Он записывал так быстро, что сразу не спохватился, что не чужие стихи записал, а свои. "Да ну! Не может быть!" - не поверил, но, сколько ни вспоминал, так и не вспомнил того, что эти строчки он где-нибудь читал или слышал. "Неужели?!" Он раз, да другой, и еще десяток раз перечитал стихи, а потом понял, что они недописаны. Сейчас допишу, решил он, но после слов "в каких лесах" как остановился, так и ни с места, будто вдруг опустилась перед лицом железная стена. Побился, побился об эту стену и, ослабев, повалился на стол и, разметав руки, проспал до утра.
Через день, в воскресенье, проснулся до света, хоть и выходной был. Крестьянское-то в крови жило: когда ни ляг, а встань до солнышка. С постели поднялся с трудом: все тело словно камнями битое. Усталость вроде не вытекла из него за ночь, а из плывучей, перетекающейся в теле превратилась в жесткие узлы, стянула ломотно мышцы и кости. Он знал, что все это до первых отмашек лопатой, до первой лесины, а там растворятся они, истают до завтрашнего подъема.
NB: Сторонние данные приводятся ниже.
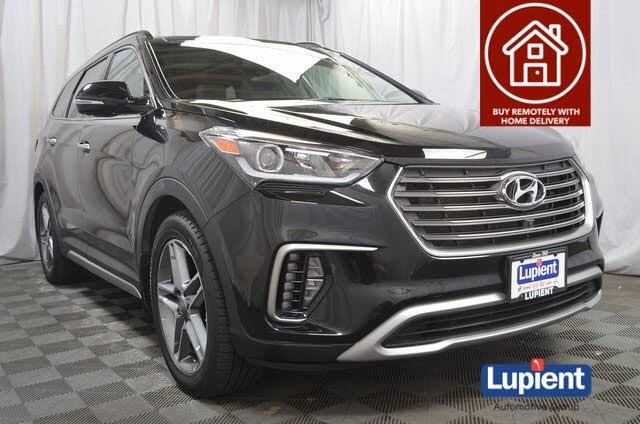 2018 Hyundai Santa Fe Limited Ultimate AWD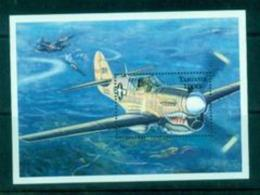 T04BOX-05 Tanzania 2005 Pacific War Leaflet MNH - History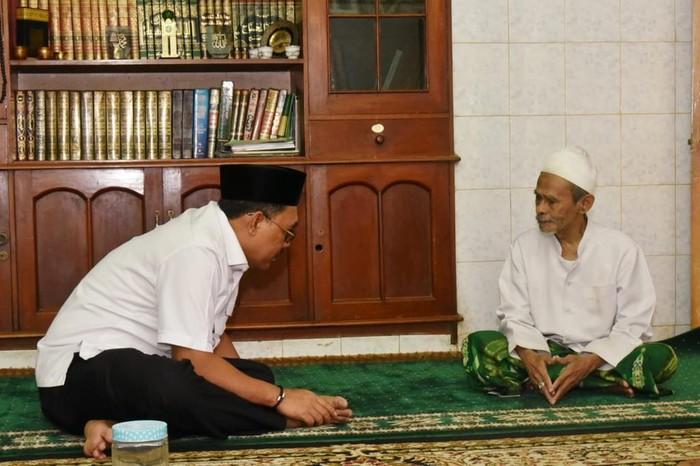 Wakil Ketua MPR Jazilul Fawaid berduka atas meninggalnya Kiai Nawawi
Одевшись, он походил по комнате и прилег поверх одеяла, стал думать и ждать дня. Когда стену, будто лиственничной корой, облепило всходящее солнце, Михаил вышел из общежития и направился в сторону той улицы в сопках, чтобы разыскать Валентину. "Потерял ее... - укорял себя за написанные стихи и за причину, заставившую их написать. - А ты находил? Ты найди сперва, а тогда уж..."
На сердце было спокойно и ровно, как будто он шел в солдатском строю, где не нужны глубокие думы.
Перешел мост через ручей и остановился, чтобы оглядеть с удобного места всю крутую, подковообразную вогнутость сопки, в которую, словно по ступенькам, поднимались крыши домов, а сами дома виделись плохо из-за садов и вольно разросшихся деревьев - так, кусок веранды, часть окна, зеленеющий обшивкой угол, - а за домами, по склону подковы, курчавился лес, схваченный красками ранней осени, запятнанный хвойной темью. "Ну и гнездышко! Это же надо - природа, а! - дивился Михаил, входя в улицу, как в аллею.
Тут же справа, из-за низко свисающих ветвей черемухи, вывернулась замшелая, с прогнутой крышей и крошечными окнами избушка. И сама избушка, и подворье заросли малиной, крапивой и всяким чертополохом-дудником, из которого, словно из засады, объявился перед Михаилом старичок в шахтерских калошах на босую ногу, в длинной и жесткой, как из кровельной жести, рубахе, в рядничных коротких штанах, обнажающих тонкие ноги.
- Здоров, дед!
- Здоров. - Дед приблизился к полурассыпанному, истлевшему штакетнику бывшей ограды.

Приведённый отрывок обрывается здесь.